Потом он перечитывает письмо. Почему нельзя написать так, как чувствуешь? Что-то теряется, выдыхается, когда слова пишутся на бумаге. Перед словом «Юра» он вписывает «твой». Сказать так ей он бы не посмел, а написать решился.
* * *
Сегодня вечером Борис дома один. Папа еще не пришел, а мама сказала:
– Борис, я ухожу, надо навестить тетю Лизу, она сломала ногу. Ужин на столе, ешь с хлебом, не забудь выпить молока.
Про папу мама ничего не сказала, ничего не просила передать. Раньше она обязательно что-нибудь бы сказала.
Хлопнула дверь, мама ушла, Борис остался один. Немного послонялся из угла в угол. Все как всегда. На окне коричневая штора в желтых кружочках. Раньше Борису очень нравилась эта штора, желтые кружочки были похожи на мандаринчики. Теперь коричневая штора выглядела мрачной. В углу телевизор. Раньше Борис обязательно включил бы его. Пусть хоть что-нибудь показывает, не все ли равно – кино, концерт, футбол, все интересно. Теперь он поглядел на темный экран и отвернулся. На стене большой календарь с японскими красавицами. Красавица в красном, другая – в зеленом, в желтом. Раньше Борис думал, глядя на них: «Какие замечательные красавицы». Теперь подумал: «Вырядились в свои разноцветные халаты. И что хорошего?» На тахте сидит потертый плюшевый мишка. Раньше Борис любил этого медведя, даже в детский сад с собой носил и во сне с ним не расставался, а чтобы мама не отбирала, клал на мишкин плюшевый живот свою щеку. Теперь мишка сидел, повалившись на бок, Борис, проходя мимо, не посадил его ровно.

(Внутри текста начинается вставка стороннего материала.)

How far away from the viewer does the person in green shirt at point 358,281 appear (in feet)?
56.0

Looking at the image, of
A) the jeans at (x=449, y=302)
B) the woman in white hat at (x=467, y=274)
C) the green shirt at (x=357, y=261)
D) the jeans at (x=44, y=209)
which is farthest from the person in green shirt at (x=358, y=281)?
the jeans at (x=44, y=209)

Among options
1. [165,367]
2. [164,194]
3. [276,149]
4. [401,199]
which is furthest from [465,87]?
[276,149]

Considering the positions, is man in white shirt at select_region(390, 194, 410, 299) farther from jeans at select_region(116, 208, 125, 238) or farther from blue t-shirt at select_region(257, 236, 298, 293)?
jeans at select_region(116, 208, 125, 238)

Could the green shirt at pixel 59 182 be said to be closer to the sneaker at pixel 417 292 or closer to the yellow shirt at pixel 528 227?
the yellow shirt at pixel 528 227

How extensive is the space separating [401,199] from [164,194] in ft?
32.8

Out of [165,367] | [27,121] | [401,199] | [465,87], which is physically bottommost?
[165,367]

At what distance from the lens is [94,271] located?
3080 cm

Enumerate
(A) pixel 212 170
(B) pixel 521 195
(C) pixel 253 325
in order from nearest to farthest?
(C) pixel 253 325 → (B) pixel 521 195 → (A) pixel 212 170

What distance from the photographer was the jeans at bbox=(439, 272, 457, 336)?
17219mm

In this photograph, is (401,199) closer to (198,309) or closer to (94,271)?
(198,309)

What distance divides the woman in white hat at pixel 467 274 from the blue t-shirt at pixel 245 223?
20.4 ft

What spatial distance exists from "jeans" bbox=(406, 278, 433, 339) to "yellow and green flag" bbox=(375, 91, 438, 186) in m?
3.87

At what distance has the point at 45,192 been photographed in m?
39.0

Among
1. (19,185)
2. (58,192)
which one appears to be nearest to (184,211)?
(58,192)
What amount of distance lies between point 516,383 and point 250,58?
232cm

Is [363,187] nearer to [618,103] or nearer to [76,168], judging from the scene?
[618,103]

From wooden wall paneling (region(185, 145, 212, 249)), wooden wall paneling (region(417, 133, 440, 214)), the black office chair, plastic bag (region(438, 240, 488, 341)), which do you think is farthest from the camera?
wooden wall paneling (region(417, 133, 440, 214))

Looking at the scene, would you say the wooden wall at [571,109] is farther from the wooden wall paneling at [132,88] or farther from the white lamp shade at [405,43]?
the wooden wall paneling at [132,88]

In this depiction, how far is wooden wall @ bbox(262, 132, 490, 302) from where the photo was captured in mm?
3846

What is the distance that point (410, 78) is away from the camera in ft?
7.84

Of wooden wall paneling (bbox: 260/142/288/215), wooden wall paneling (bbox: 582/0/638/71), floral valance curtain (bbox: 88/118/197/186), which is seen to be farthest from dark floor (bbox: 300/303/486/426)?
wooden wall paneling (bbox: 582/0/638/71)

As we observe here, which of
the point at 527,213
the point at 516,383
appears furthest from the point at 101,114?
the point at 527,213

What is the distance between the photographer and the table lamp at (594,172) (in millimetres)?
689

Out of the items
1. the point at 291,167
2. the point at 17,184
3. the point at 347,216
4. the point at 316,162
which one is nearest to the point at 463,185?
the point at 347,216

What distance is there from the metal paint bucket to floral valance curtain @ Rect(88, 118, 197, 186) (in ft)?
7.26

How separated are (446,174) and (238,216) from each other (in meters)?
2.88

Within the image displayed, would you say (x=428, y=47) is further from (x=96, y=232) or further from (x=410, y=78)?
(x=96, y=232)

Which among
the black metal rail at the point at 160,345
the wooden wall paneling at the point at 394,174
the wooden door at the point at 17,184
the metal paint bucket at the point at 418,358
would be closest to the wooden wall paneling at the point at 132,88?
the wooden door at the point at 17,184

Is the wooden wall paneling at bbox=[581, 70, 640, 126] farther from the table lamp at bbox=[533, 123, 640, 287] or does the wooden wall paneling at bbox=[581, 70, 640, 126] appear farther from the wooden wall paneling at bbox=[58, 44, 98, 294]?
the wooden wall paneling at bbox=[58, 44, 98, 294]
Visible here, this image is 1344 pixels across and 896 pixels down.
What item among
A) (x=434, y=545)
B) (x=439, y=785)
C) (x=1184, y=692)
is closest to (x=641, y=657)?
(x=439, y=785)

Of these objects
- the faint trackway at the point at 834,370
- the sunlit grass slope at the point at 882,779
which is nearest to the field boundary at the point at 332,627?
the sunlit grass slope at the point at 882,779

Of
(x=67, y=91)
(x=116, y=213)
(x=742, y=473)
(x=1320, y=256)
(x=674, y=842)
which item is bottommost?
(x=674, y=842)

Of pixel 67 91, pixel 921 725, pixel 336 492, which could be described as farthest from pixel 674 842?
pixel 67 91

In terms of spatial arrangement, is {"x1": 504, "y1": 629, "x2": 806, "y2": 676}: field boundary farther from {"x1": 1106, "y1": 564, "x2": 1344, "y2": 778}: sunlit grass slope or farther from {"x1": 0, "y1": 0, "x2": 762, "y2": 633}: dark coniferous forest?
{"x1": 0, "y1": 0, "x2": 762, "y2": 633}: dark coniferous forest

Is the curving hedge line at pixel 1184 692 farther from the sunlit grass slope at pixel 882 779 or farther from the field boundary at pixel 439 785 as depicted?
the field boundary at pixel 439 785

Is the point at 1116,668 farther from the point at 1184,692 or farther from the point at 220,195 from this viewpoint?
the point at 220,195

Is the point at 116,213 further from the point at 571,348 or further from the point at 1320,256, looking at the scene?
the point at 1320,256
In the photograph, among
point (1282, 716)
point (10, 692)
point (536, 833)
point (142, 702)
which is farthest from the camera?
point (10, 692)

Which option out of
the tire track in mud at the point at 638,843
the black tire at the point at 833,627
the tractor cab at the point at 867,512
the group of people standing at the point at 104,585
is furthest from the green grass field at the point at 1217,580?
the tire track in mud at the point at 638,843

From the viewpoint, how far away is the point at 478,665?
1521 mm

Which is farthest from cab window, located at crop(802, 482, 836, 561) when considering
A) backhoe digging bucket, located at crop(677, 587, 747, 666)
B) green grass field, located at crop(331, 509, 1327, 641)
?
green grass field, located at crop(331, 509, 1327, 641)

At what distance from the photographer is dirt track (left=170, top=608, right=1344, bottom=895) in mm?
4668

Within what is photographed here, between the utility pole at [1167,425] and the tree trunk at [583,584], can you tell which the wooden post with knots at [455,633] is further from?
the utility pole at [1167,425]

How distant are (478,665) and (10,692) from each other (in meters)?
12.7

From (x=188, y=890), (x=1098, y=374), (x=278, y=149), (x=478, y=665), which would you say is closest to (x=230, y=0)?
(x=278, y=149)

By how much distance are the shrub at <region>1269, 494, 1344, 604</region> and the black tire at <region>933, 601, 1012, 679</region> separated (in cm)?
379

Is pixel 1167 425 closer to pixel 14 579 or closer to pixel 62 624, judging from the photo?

Все было на своих местах, но квартира стала не похожа на себя.
Когда папа бывал дома по вечерам, в доме всегда получался какой-нибудь беспорядок. Валялась на полу прочитанная газета, лежали окурки в пепельнице. Или яблочный огрызок торчал на спинке дивана.
Мама смеялась и говорила:
«Ну когда ты привыкнешь к порядку? Неужели трудно?»
«Конечно, не трудно, – мирно отвечал папа, – я больше никогда не буду набрасывать. Я уберу».
Мама убирала сама, а папа снова устраивал назавтра беспорядок. Но от этого беспорядка Борису было хорошо. Папа дома, он читает газету, грызет яблоко, а когда решает кроссворд, карандаш обязательно закатывается под тахту и лежит там до следующей уборки. Ну и пускай лежит. И пускай будут окурки в пепельнице. Когда пепельница пустая и чисто вымытая вот уже сколько дней, от этого совсем плохо. И нет ощущения порядка, а, наоборот, беспорядка.
Все на своих местах. Кресло не сдвинуто с места. Плотно прикрыта дверь в другую комнату, а раньше папа всегда оставлял ее полуоткрытой, и она скрипела, когда ее качало сквозняком.
Борис собрался пойти к Муравьеву, не хотелось сидеть дома. Но тут зазвонил телефон. Женский голос сказал:
– Я по поводу обмена. Вы давали объявление?.. Алё!
Борис молчал. Он не мог выговорить ни слова. Да и что говорить?
– Вы слушаете? – настойчиво говорил голос. – Алё! Алё! – Она стала дуть в трубку.
– Я слушаю, – наконец проговорил Борис.
– Детка! Позови кого-нибудь из взрослых.
– Вы слушаете? – Борис говорил очень решительно. – Папа просил передать – мы отказываемся меняться. Передумали. Поняли?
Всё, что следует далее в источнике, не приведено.